Image credit: Marc Chagall, Farm and Red Sun, 1945, © Christie’s Images Ltd – ARTOTHEK

Janet Riley and the American Meat Institute

Janet Riley, Senior Vice President, Public Affairs and Member Services, speaks to us about transparency and animal welfare in the meat industry.

On August 23rd of 2012, the American Meat Institute released a video on YouTube that features Temple Grandin explaining the humane slaughter of cattle at a typical beef plant. The AMI initiative is called The Glass Walls Project. Here are links for both the American Meat Institute website and the Glass Walls Project video:

We travelled to Washington, DC on November 30th to speak with Janet Riley about the new meat industry focus on transparency. She is also the Animal Welfare Liaison for the AMI and has worked extensively with Temple Grandin over the past two decades. As she explained to us, one of the reasons for transparency is that many animal activist undercover videos of slaughterhouses show the animals’ hind legs kicking and claim that these are live and sentient animals. However, these movements are autonomic reflexes that occur after an animal has been rendered insensible to pain and is unconscious. What is important is to look at the head to see that the eyes are open in a wide blank stare, that the tongue is distended, and that the head is floppy.

I asked Janet to explain how the transparency video project was initiated. She said, “For so long we’ve heard Paul McCartney make his claims that if slaughterhouses had glass walls [everyone would be a vegetarian], but I started to say, why don’t we test that?”  She told us that the response to the video has been very positive and that there are now over 25,000 views.  The AMI also sends free DVDs to educators who want to use the video in their classrooms.

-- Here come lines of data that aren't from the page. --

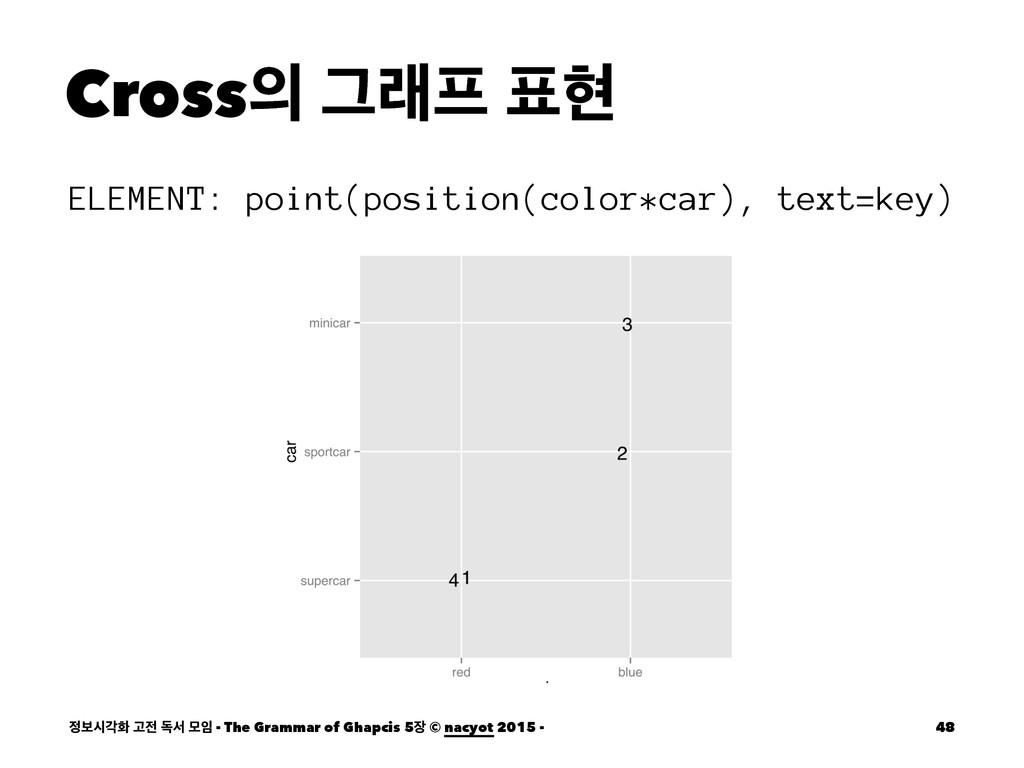 Cross Ӓې അ ELEMENT: point(position(color*car...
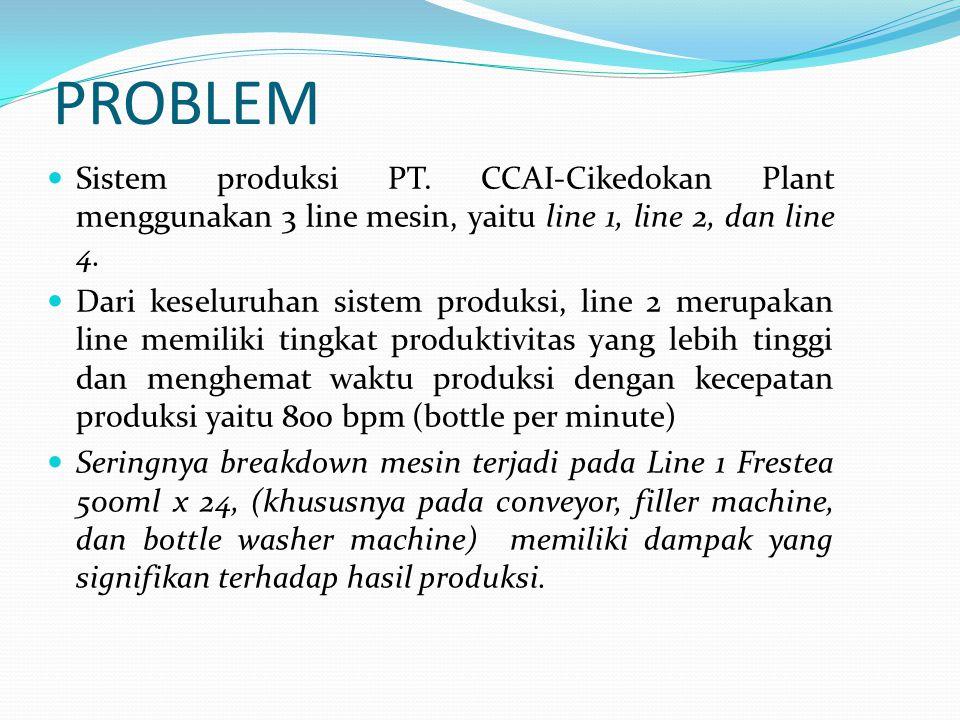 PROBLEM Sistem produksi PT. CCAI-Cikedokan Plant menggunakan 3 line mesin, yaitu line 1, line 2, dan line 4. Dari keseluruhan sistem produksi, line 2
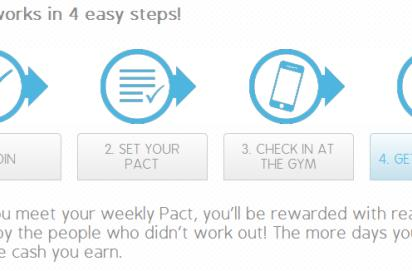 Gympact iPhone app offers cash rewards to gym-goers, penalizes inattendance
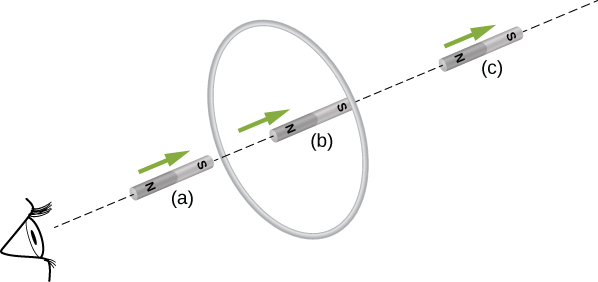 Figure shows a magnet that is moving into and through the loop with the South pole facing the loop. Position (a) corresponds to magnet approaching the loop; position (b) corresponds to the magnet directly into the loop. Position (c) corresponds to the magnet moving away from the loop.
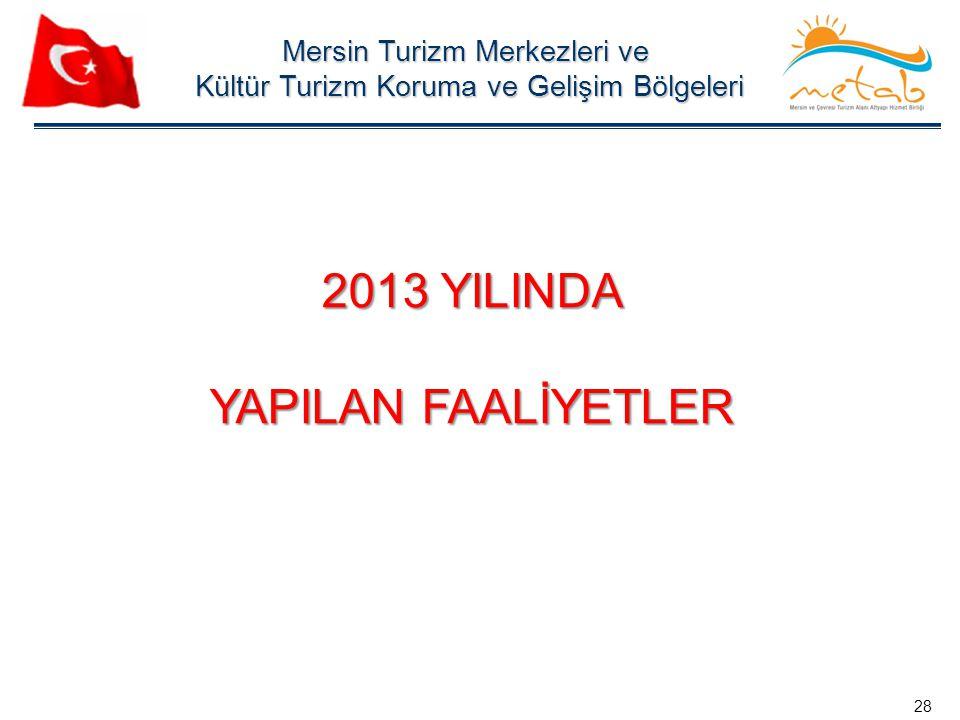 2013 YILINDA YAPILAN FAALİYETLER Mersin Turizm Merkezleri ve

Janet also took the time to show us the AMI insensibility grid that she personally developed: Signs of a Properly Stunned Animal by Stunning Method. The grid looks at all of the signs of insensibility based on species and stunning systems. Species included are cattle, pigs and sheep. Stunning methods included are captive bolt, electric, and CO2.

“There are really good reasons to ensure humane treatment,” Janet explained. “Everybody feels better in a plant where animals are respected. And typically, if you respect animals, you respect people.”

Ethics of Humane Slaughter with Bernie Rollin

We met with the philosopher, Dr. Bernard Rollin, an internationally respected animal ethicist, to discuss the treatment of animals at the time of slaughter.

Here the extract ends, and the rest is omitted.